§ **EXERCISE DESCRIPTION**:
Pick up the blog post below about chasing a squirrel out of a spare bedroom and keep writing from its last sentence.

§ **DOCUMENT TEXT**:

=== Section Start ===

Suited up, we quietly enter the squirrel sanctuary. It is a spare bedroom that we hope one day to convert to a master bathroom. We canvas the room looking under, over and behind everything, and finally approach the massive desk designed and constructed by the husband during our early days together. It is a wooden opus of upper and lower cabinets, drop front, ingenious cubby-holes, and a set of deep drawers. If I were the squirrel, I would hide here, too.
Some days I feel like I haven’t accomplished much toward my goal of changing my life, but I have given myself 3 years and I have started this blog. Of all the encouraging quotes I read over the past months, one by E.L. Doctorow stands out:
“Writing is like driving at night in the fog. You can only see as far as your headlights, but you can make the whole trip that way.”
I have to navigate what is right in front of me first. It is an exercise in patience and vigilance, because you can’t get there if you keep stopping. And a squirrel has to come out eventually.
Set it Free.
Welcome to our cartoon where the husband flushes our squirrel friend from his hiding place and it bounces unbelievably fast around the small room. He swings the broom and I hold the baseball bat out in front of me like a light saber. We are ineffective – neither of us can bear to hurt an animal, even if it has been hiding in our house for two days, taunting our pets and leaving a residue.

=== Section End ===

§ **ENTRIES SUPPLIED**:
=== Section Start ===

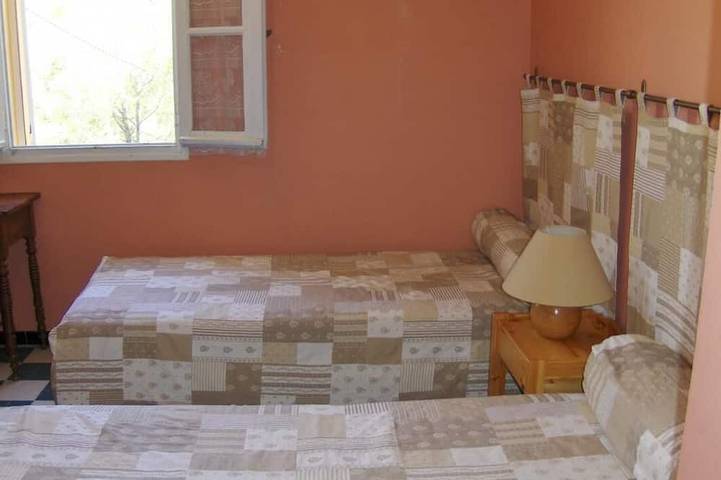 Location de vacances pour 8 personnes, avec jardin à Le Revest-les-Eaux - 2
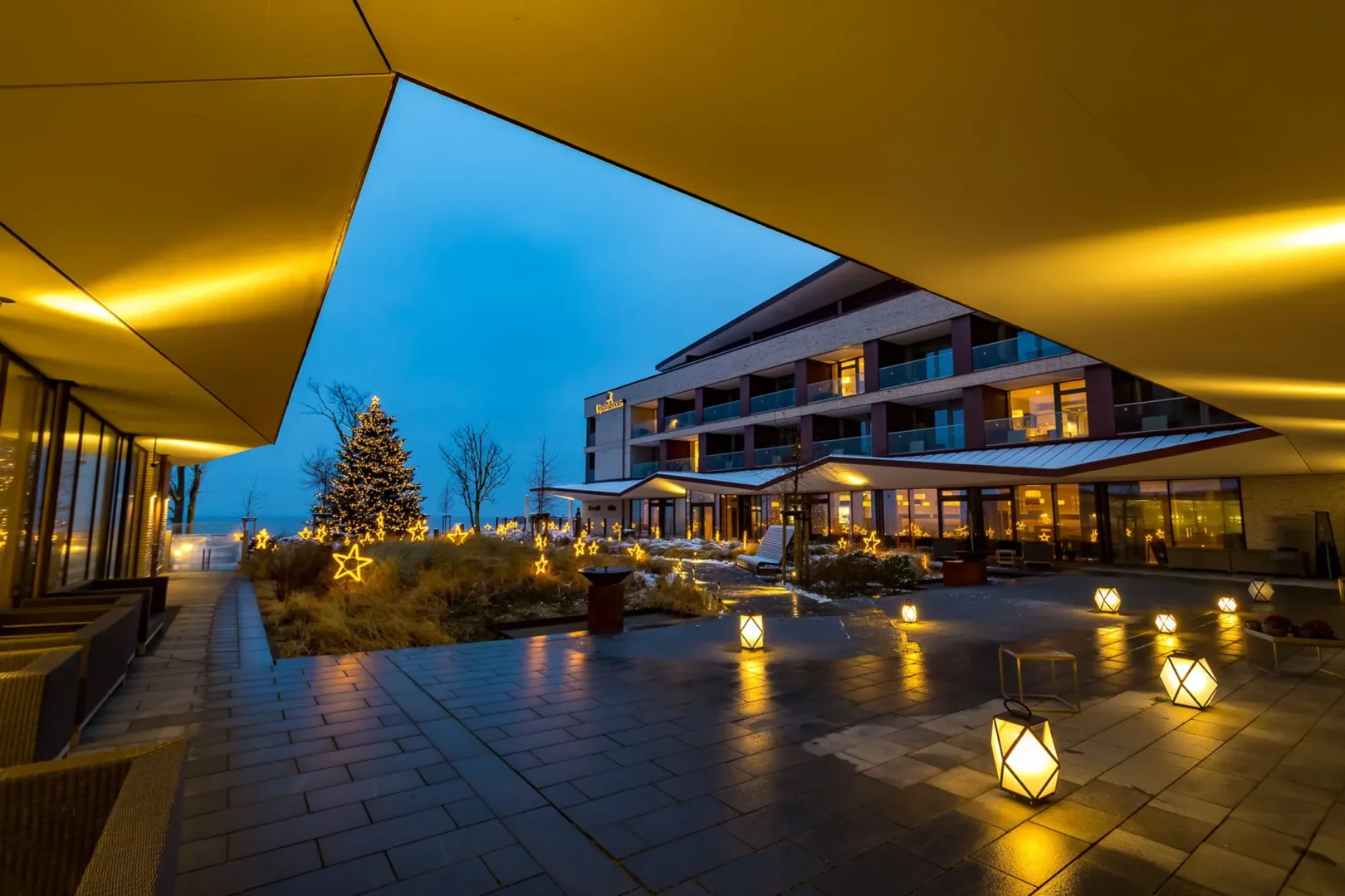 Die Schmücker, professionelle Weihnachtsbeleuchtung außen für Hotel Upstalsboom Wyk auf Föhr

=== Section End ===
=== Section Start ===

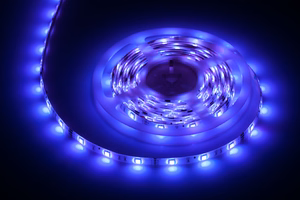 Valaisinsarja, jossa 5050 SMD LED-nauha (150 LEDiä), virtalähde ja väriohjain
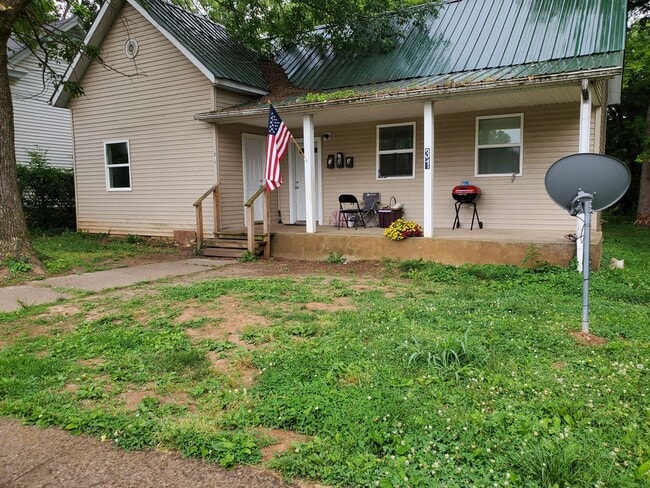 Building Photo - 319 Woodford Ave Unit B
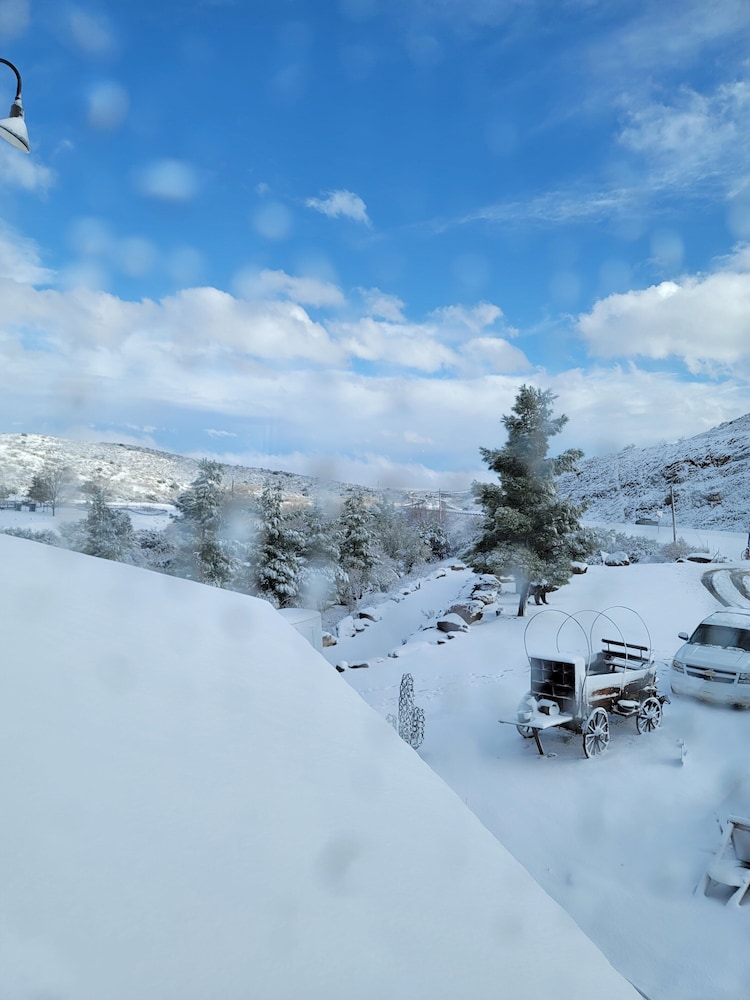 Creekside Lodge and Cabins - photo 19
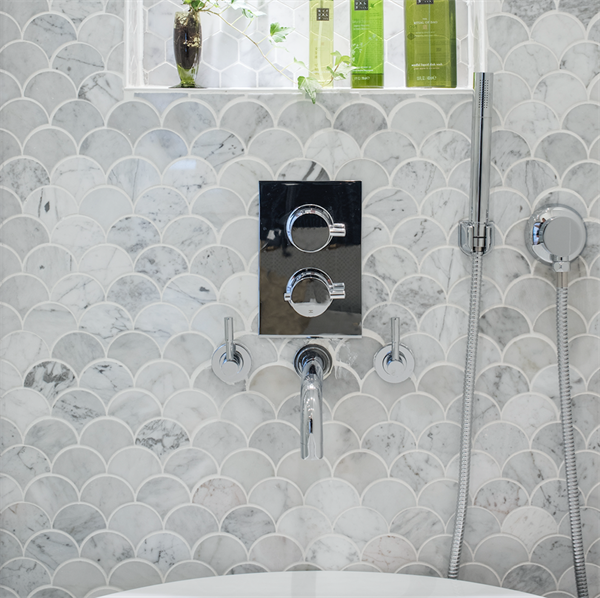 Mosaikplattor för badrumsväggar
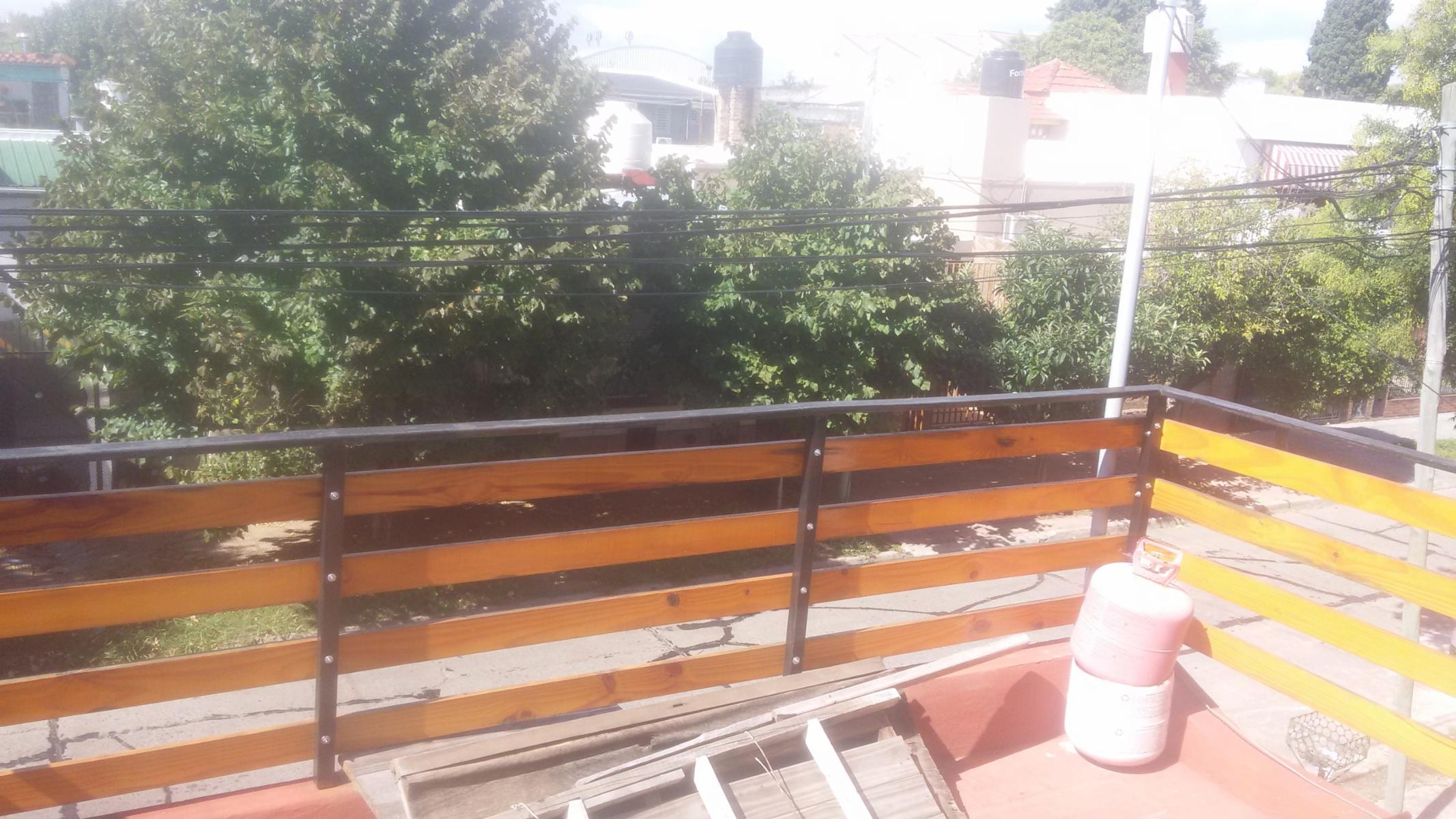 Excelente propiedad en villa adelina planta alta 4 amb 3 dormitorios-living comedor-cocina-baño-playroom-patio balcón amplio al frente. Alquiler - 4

=== Section End ===

§ **TASK RESPONSE**:
In the end, we use the Havahart trap to humanely capture the squirrel when it corners itself. After raging around the cage for a moment, undoubtedly terrified after being on the run from people, a good-sized dog and a cat, this squirrel actually settles down to munch on the apple the husband used for bait. He’s kinda cute. I take his picture, and then the husband releases him in the backyard. Mr. Squirrel climbs way up into the pine tree in no time.
This is my 19th blog post, one a week since mid-November. Some posts are fantastic (Letterpress, Block Printing), others sort of ho-hum, and others are a joy to write even if the site stats are unimpressive (Babysitting, Getting Crafty, Volunteering). This is an online portfolio if nothing else. Here I exercise my writing skills, connect with others, learn and grow. My life hasn’t yet changed completely; I still get up and go to work every day doing the work I have to do instead of the work I want to do. But I’m nibbling the apple and the trap is opening, and pretty soon I am going to be way up in that pine tree.